真面目に授業に出て、サボらずにいれば必ず成長できる。
 入学試験をパスしたにも関わらず、毎回のテストで脱落者が出るって事を俺は納得してない。
 講師陣はエキスパートだ。経験もたくさん積んでる優秀な神継が教えてるのに、全員が受からないなんておかしいよな?」


 少しだけ言霊を乗せて、印象を強くつける。研修学校の生徒達は全員給料を受け取っている。
 仕事として授業を受け、学ばせてもらってるのに落第してんじゃないよ。
甘っちょろい考えを捨ててもらわなきゃならん。


 
「すべての授業には意味があり、一つとして無駄なところはない。
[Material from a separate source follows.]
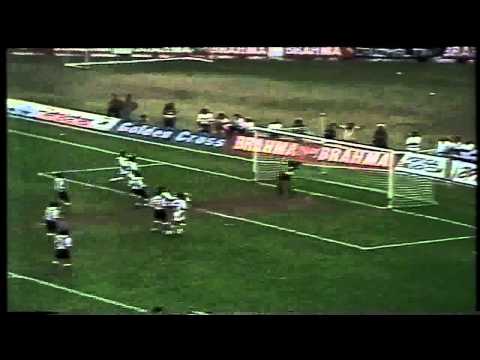 CARIOCA 1992-01-NOV - VASCO 0X0 AMERICANO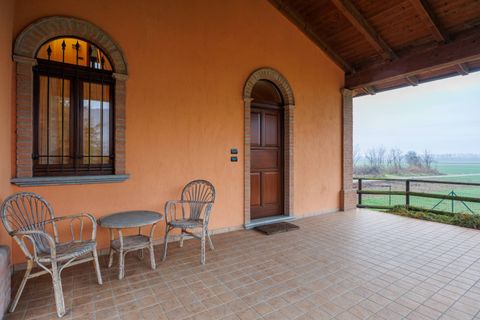Villa i Borgomasino, Turin, Borgomasino - € 295.000 | Ref: 13603 - foto 3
給料を受け取っている以上、君たちは生徒ではなく国を守る使命を持った公僕なんだ。
 自分が背負うものの重みを正しく理解して、サボるなんてふざけた真似は許されないと心に刻んでくれ。
では、授業を終わります」

 

 顔を青くしてるのが数名。倉橋くんや、鬼一さんの授業をサボっていた子達だ。
 少しはわかってくれたらいいけどね。

 倉橋くんが号令をかけ、みんなが頭を下げて「ありがとうございました!」と声をそろえる。

「こちらこそ、真剣に聞いてくれてありがとう。次回の授業をお楽しみに♪」


 るんるんしながら廊下に出て、職員室に向かう。やはー、楽しかったなー。パワポで資料作るの久しぶりだったしー。
 次の授業は安倍晴明の反閇へんばいを教える予定だ。冥府の情報とか、昔の陰陽師がどうだったとかの情報を絡めようかな?……んふ、楽しみ。

 

(真幸、中庭にゆこう。トメが精霊に何か持たせたようだ)
(えっ?そうなの?俺からお礼送らなきゃと思ってたのに)
 
(先に送る事ですみかに来るようにしたのだ。トメもなかなかやるな)
(あ、なるほど。やられたなぁ)

 トメさんは付き合ってみたら優しいのはもちろんだけど、地元の妖怪たちの面倒見ていて差配してる頭のいい人だった。
 長年生きて来て、お互いがより良い生活を送れるように組織化してるんだ。
俺のおばあちゃんは敏腕頭領だぞ。

 

「真幸さま」
「わぁ……泡沫うたかたの精霊さんか?綺麗だなぁ……」

 中庭に出ると、池のほとりに小さな精霊さんが笑顔で佇んでる。
 波の泡の精霊さんだ。儚い水色の光を纏い、キラキラのドレスを着てる。
お人形さんみたい。

 
「長からの預かり物です。からすうりの種でおつくりになりました。恋愛成就のお守りです」
「わー!かっこいい。からすうりの種って黒いのか?パワーストーンみたいだ」

 真っ黒でつぶつぶの種に紐を通して、輪っかになってる。おしゃれなアクセサリーだけど、俺がつけて大丈夫なんだろうか。

「どこにつければいいのかな」
「足首につけるように、と仰せでした」
「アンクレットか、ありがとな。トメさんによろしく言っておいて」

 ふふ、と微笑んだ泡沫の精霊さんか消えていく。

 

(我がつけよう)
(お願いしまーす)

 颯人を顕現して、池のほとりのベンチに座る。ひざまづいた颯人が草履を脱がせて、足を持ち上げた。

 細い黒紐を引っ張り、足首に通してきゅっと締め、それが肌にくっつく。
へぇ、大黒様に似てるから金運も上がるのかぁ。恋愛成就に金運アップ……ラッキーアイテムなんだなぁ、これ。
 


「其方には恋愛成就は必要ないだろう?」
「……まあ、そう、かもね?」
「我がいるのだから、運気を上げられては困る」
「そんな物上がったって関係ないの。相棒がいるんだからな、俺には」


 俺が言うと颯人が微笑み、足の甲に唇で触れる。………………何してんだよ。これは相棒の範疇なのか!?
 顔があっつい……。
 
「これは女神への祝福をねだる物だ。良いだろう?其方は我の女神なのだから。」
「め、女神じゃなくて……」
「あぁ、相棒だったな。頰にも額にも許してくれるのだから、ここも良いだろう。結界も張れるのだから意味があるのだ。
 どうした?そのように顔を赤くして」
「ぐぬ……ぬぅ。」

 くっそう……言い返す前に言われた。文句が言えなくて、モニョモニョしてしまうぞ。 
 横に座って来た颯人の羽織に顔を隠して、俺は唸るしか無くなった。